How to conditionally exclude a chunk after evaluating his content? - r

I'm creating a parametrized report in Rmarkdown, whereas some chunks should not be evaluated (included in the report) based on characteristics of the content within the chunk.
The report calculates individual summaries on a large survey for ~120 facilities with different numbers of units in them. Additionally unit size and volume is largely variable, therefore we exclude unit-analysis if the number of valid answers per unit is less than 10 (this is already recoded to NA in the dataframe-object). I therefore need to write a statement, in which the number of NA's within an object is counted per unit and if for every unit there is only NA, I'd like to do include = FALSE on the chunk. This would need to be repeated for ~50 chunks, therefore I tried to use eval.after.
Martin Schmelzer's comment made me realize I have 2 different problems:
1) I need to use regular expressions to detect the name of the object in a self-written function within the chunk.
2) I need to set up a function for conditionally evaluating eval.after in the chunks.
For Problem 1): The R-Chunk that needs to be checked for eval.after looks like this:
```{r leadership unit, eval=exclude_ifnot_unitC }
kable.unit.tblc(unitblc_leadership, caption = "Führung")
```
kable.unit.tblc(df, caption)is a self-written function that implements kableExtra()functions to style the tables and the first input is a dataframe (that was beforehand created in an R file).
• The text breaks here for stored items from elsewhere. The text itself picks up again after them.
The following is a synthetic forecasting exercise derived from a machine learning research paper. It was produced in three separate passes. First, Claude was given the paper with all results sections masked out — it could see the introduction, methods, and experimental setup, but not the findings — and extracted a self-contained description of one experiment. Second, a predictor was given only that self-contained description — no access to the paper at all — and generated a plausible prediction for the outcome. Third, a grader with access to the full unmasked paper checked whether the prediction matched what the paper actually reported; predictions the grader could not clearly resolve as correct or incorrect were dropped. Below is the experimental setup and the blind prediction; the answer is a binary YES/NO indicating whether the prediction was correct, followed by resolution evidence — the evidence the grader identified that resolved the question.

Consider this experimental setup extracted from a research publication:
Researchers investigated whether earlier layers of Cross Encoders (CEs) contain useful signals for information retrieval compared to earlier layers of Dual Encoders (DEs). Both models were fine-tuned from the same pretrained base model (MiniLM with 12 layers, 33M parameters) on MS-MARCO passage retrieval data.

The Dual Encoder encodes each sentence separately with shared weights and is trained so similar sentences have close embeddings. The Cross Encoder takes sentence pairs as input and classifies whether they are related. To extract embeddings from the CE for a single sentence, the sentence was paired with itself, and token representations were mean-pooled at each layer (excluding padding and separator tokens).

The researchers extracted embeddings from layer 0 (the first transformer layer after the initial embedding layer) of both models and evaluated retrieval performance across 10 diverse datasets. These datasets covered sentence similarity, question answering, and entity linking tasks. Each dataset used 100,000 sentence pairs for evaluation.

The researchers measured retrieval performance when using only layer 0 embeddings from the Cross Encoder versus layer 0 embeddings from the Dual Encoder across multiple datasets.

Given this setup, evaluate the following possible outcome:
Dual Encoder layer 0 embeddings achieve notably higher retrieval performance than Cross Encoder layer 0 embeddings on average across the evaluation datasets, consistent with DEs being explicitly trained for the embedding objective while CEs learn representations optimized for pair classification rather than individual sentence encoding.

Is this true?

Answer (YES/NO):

I should now use regular expression to extract the name of the dataframe out of the chunk, meaning everything from kable.unit.tblc(to , caption.
I tried this so far for first steps in regular expressions, but I'm not able to get the object "in between" those two expression:
x <- 'kable.unit.tblc(unitblc_leadership, caption = "Führung")'
stringr::str_extract(x, "^kable.unit.tblc\\(")
stringr::str_extract(x, ", caption")
The desired result of the extracted object would in this case be unitblc_leadership and stored in a variable, say test_object.
Regarding the second problem: I should set eval.after = 'include_if_valid' for those chunks and the function for testing this would be:
include_if_valid <- function() {
## search the chunk with regular expression for detecting the
# test object (Problem 1)
# count the number of NAs in all numeric variables of the
# test_object and if all cells are NA's give FALSE, if any
# cell has a value give TRUE
test_object %>%
select_if(is.numeric) %>%
summarise_all(.funs = list(~n.valid)) %>%
gather(key = "Unit", value = "nvalid") %>%
count(nvalid > 0) %>% pull(`nvalid > 0`)
as you can see, I need the test_object that should be derived with the function before - but I'm not sure if my intention is even possible.
The chunk should then look like something like this:
```{r leadership unit, eval.after=include_if_valid }
kable.unit.tblc(unitblc_leadership, caption = "Führung")
```
Edit: I thought too complicated - this solution by Martin worked just fine:
include_if_valid <- function(df) {
if (df %>%
select_if(is.numeric) %>%
summarise_all(.funs = list(~n.valid)) %>%
gather(key = "Unit", value = "nvalid") %>%
pull() %>% sum() > 0) {TRUE} else {FALSE}
}
and within the chunk:
{r leadership unit, eval=include_if_valid(unitblc_leadership) }
kable.unit.tblc(unitblc_leadership, caption = "Führung")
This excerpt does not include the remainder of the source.